Cela fait aussi écho à la manifestation qui s’est déroulée dans la joie lors de la dernière édition des Magritte du Cinéma. Vous étiez en lice pour le Magritte de la Meilleure actrice pour votre prestation dans Juwaa de Nganji Mutiri. La première fois qu’une actrice noire était nommée dans cette catégorie. Un collectif de jeunes acteur·ices racisé·es est venu saluer votre arrivée, pour vous encourager et vous soutenir, mais aussi pour souligner le manque de représentativité du cinéma belge. Comment avez-vous vécu ce moment?
Je crois que c’est le plus grand prix que j’aurais jamais rêvé d’avoir, leur présence valait toutes les statuettes. L’idée était que je ne me sente pas seule dans cette assemblée. C’était très fort.
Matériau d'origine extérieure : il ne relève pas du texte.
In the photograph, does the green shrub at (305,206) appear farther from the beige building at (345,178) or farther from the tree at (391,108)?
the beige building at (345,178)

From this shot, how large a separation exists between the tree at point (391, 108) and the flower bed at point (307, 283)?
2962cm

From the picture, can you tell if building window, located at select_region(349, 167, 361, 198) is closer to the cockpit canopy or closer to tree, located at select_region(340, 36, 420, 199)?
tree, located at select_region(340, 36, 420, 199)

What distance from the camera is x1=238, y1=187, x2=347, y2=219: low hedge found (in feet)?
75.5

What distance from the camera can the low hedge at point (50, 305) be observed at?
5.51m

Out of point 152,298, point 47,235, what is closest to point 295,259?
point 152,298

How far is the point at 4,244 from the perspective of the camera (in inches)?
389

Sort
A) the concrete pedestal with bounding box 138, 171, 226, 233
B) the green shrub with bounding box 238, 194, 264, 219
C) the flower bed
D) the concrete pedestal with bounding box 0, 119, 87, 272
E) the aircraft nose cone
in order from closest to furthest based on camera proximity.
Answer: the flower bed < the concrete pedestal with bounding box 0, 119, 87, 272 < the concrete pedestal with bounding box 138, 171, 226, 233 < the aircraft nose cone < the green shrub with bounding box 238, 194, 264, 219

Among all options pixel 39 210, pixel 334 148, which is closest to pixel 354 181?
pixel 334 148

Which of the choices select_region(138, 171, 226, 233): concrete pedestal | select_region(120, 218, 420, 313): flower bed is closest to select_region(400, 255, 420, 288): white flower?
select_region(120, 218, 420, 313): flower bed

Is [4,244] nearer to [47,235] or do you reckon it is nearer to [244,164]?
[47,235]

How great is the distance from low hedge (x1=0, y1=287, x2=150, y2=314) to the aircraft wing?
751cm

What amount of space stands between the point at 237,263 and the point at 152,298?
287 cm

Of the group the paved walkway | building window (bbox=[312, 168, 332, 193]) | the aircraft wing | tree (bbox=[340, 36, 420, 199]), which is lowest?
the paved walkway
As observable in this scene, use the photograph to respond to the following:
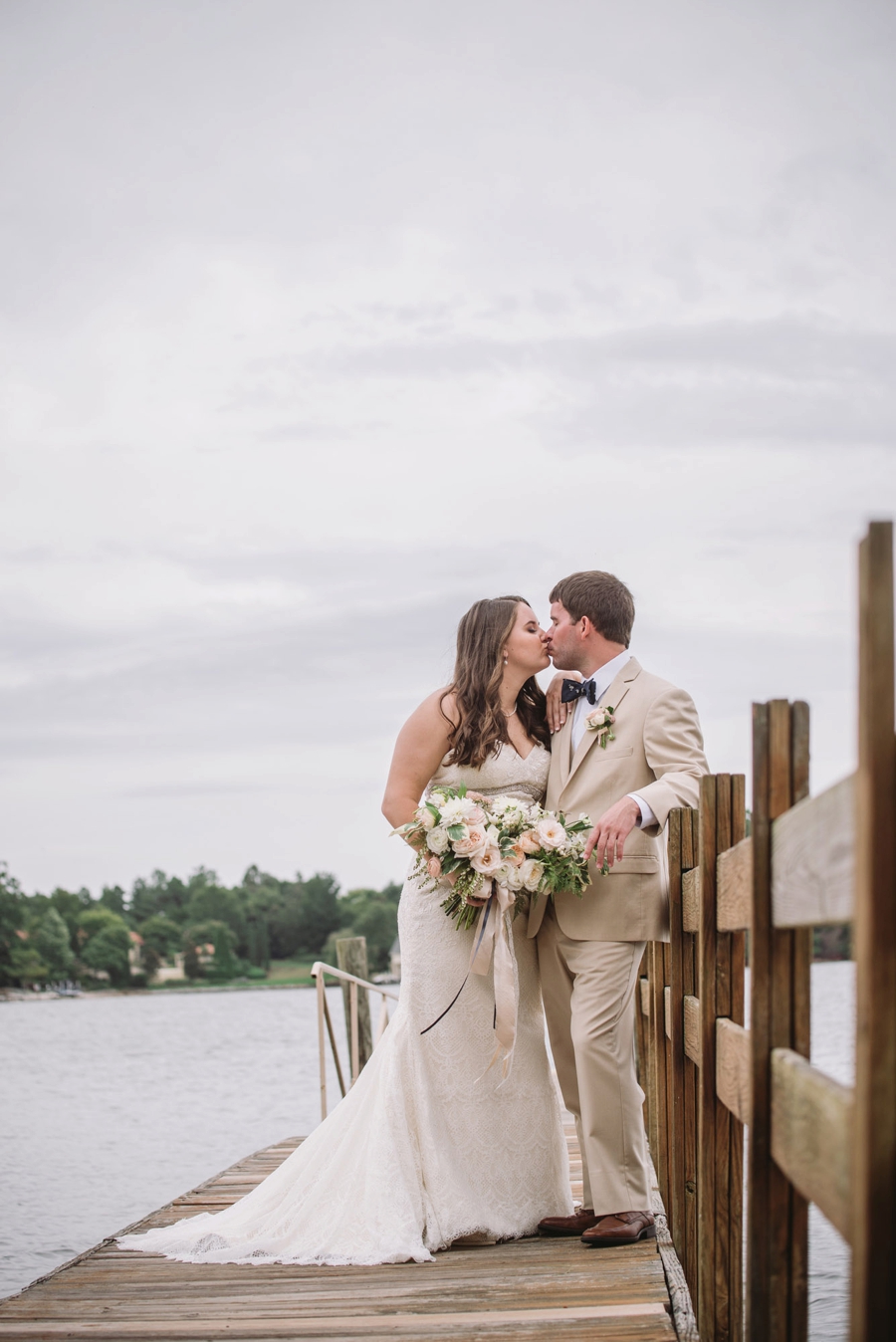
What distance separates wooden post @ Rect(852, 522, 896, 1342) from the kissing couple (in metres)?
2.56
Edson Anibal, qui joue dans le film, m’avait appelée pour me prévenir. Symboliquement, il m’ont donné un morceau de tissu Kenté, ils en avaient tous un, pour nous rappeler d’où on vient. Ca s’est fait dans la joie, plutôt que la colère. En fait, je crois profondément que la Belgique y perd, à ne pas voir plus d’acteur·ices noir·es sur ses écrans. J’ai étudié le jeu en Belgique, au Conservatoire de Bruxelles, comme beaucoup d’autres, et ces compétences, acquises ici, ne sont pas exploitées en Belgique, mais à l’étranger. C’est dommage, non? La Belgique laisse partir beaucoup trop de ses talents à l’international! Juwaa, c’était mon premier rôle principal en Belgique dans un long métrage. Les Magritte, ce n’est que le dernier maillon de la chaîne, ils ne peuvent pas inventer les rôles. Mais on y voit la réalité du paysage audiovisuel.
C’est une question de regard. On n’a pas l’habitude de voir des comédiens et comédiennes noir·es ou racisé·es, du coup quand on les voit, faute d’habitude, on remarque leur présence, mais on ne voit pas leur talent. Il y a un problème d’identification aussi. Le public blanc a du mal à s’identifier à des personnages noirs aujourd’hui. Mais mon personnage dans Juwaa, c’est avant tout une mère qui essaie de retrouver son fils, après des années de séparation. Ca devrait parler à tous, non? Vivement qu’on enrichisse nos imaginaires. Que les scénaristes pensent leurs histoires avec de nouveaux visages, soient curieux d’autres façons d’être, et brisent les stéréotypes.
Quels sont vos projets?
Je suis en train d’écrire mon premier long métrage, c’est un vrai défi. J’avais plusieurs histoires en tête, et je me suis demandé avec laquelle j’étais prête à passer 4 ou 5 ans de ma vie.
Et puis je tourne actuellement un film américain, Here After de Robert Salerno, et cet été, Muganga, qui parle du Dr Mukwege, de Marie-Hélène Roux. Et bientôt j’espère, le prochain film de Joost Van Ginkel, Pulse.